RouterOS refuse le mot de passe dès qu'une clé est
importée pour l'utilisateur, tant que
always-allow-password-login vaut no (la valeur
par défaut). Symptôme côté application :
Auth fail for methods 'publickey,password'. Correctif :
/ip ssh set always-allow-password-login=yes
Les clés Ed25519 sont inutilisables sur Android avec
JSch. Les implémentations Ed25519 de
com.github.mwiede:jsch vivent dans
META-INF/versions/15/ — un JAR multi-release, que le
compilateur D8/R8 d'Android ignore. Sur Android ces classes n'existent
tout simplement pas, et charger la clé fait échouer toute la phase
d'authentification avant même le repli sur mot de passe. La caisse
Android s'authentifie donc par mot de passe, et l'APK
contient ce mot de passe : ne pas le diffuser hors du personnel de
caisse.
Ordre des opérations sur un canal JSch : obtenir les
flux avant connect(), les lire après.
Lire avant connect() bloque indéfiniment —
readText() attend un EOF qui ne viendra jamais sur un canal
non ouvert. Avec un exécuteur à un seul fil, toutes les ventes suivantes
restent en file et l'application paraît figée.

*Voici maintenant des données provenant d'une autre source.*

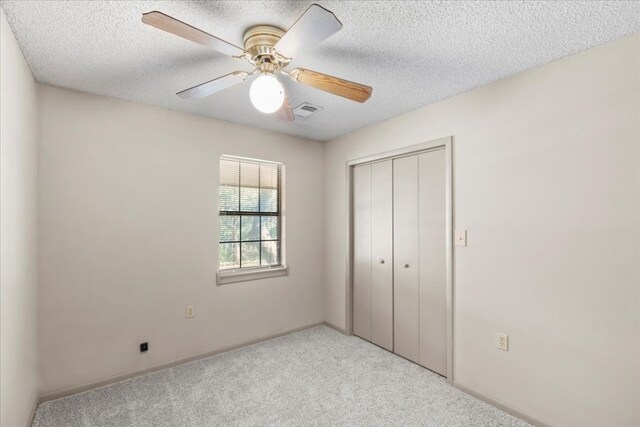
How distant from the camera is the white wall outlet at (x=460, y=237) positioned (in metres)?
2.48

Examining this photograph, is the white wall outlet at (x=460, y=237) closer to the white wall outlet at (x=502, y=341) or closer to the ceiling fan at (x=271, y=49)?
the white wall outlet at (x=502, y=341)

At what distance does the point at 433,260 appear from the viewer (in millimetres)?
2783

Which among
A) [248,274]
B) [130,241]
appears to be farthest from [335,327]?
[130,241]

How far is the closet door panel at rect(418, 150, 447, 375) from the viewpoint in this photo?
2.71 m

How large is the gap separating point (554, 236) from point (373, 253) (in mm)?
1701

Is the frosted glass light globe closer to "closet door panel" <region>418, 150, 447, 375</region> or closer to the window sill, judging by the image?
"closet door panel" <region>418, 150, 447, 375</region>

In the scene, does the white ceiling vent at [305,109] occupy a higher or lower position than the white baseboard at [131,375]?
higher

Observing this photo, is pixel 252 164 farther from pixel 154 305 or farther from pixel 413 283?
pixel 413 283

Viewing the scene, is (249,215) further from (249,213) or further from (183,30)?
(183,30)

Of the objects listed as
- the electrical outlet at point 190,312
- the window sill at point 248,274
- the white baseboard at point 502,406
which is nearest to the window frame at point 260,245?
the window sill at point 248,274

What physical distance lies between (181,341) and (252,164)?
74.7 inches

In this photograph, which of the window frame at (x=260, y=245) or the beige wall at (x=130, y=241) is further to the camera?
the window frame at (x=260, y=245)

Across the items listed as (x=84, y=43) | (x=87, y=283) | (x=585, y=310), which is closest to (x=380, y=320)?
(x=585, y=310)

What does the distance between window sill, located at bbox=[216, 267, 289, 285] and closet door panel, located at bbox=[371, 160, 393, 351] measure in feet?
→ 3.40
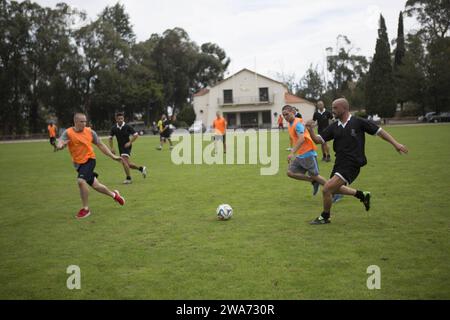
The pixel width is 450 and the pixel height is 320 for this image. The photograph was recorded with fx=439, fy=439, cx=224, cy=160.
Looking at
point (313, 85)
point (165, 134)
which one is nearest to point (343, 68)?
point (313, 85)

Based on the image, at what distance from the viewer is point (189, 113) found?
7406 cm

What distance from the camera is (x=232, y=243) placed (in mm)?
6625

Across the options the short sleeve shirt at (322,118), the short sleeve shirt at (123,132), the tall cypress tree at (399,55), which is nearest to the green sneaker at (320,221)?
the short sleeve shirt at (123,132)

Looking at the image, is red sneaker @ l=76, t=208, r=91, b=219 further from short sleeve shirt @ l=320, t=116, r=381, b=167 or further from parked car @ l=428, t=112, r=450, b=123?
parked car @ l=428, t=112, r=450, b=123

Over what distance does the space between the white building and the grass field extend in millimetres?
61042

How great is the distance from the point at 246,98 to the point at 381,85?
69.6 ft

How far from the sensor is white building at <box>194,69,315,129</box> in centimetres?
7244

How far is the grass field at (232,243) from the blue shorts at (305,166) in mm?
678

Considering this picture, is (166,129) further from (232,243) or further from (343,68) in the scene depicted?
(343,68)

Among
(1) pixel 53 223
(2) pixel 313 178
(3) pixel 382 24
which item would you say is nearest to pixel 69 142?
(1) pixel 53 223

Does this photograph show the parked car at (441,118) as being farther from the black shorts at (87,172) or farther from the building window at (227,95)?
the black shorts at (87,172)

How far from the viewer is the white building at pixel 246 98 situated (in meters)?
72.4
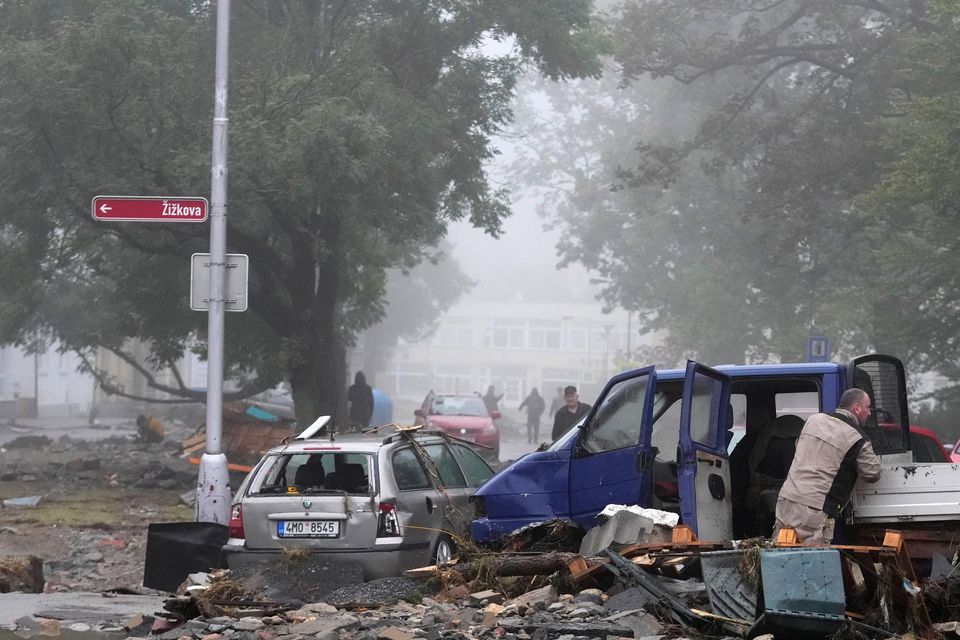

Toujours lier le bypass à l'adresse MAC, jamais à l'IP : le bail DHCP change et le bypass tombe.
Désactiver la randomisation d'adresse MAC d'Android
pour ce SSID sur les téléphones de caisse (Paramètres WiFi → réseau →
Confidentialité → utiliser le MAC de l'appareil). Sinon l'adresse change
et le bypass ne correspond plus : la caisse ne joint plus le routeur et
échoue sur un Timeout/ConnectException.
Sans bypass, le téléphone de caisse est intercepté par le portail et ne peut pas ouvrir de session SSH vers le routeur.
Les points d'accès supplémentaires doivent être en mode pont, jamais en NAT. Derrière un NAT, tous leurs clients apparaissent au hotspot comme un seul appareil : un unique voucher couvrirait tout le monde.
Le compte caisse n'a pas la politique ftp :
il ne peut ni téléverser les pages du portail, ni faire
/system backup save, ni /export. Ces
opérations passent par le compte admin.
L'API de la caisse web écoute sur 0.0.0.0:8080 et
n'oppose qu'un PIN à 4 chiffres, sans limitation du nombre de tentatives
: tout appareil du réseau peut l'énumérer et émettre des vouchers. À
restreindre (pare-feu, écoute sur 127.0.0.1, PIN plus long)
si le PC de caisse est joignable par les clients.
Modèle SATELLITE — documentation générique. Les identifiants réels ne figurent pas dans ces pages.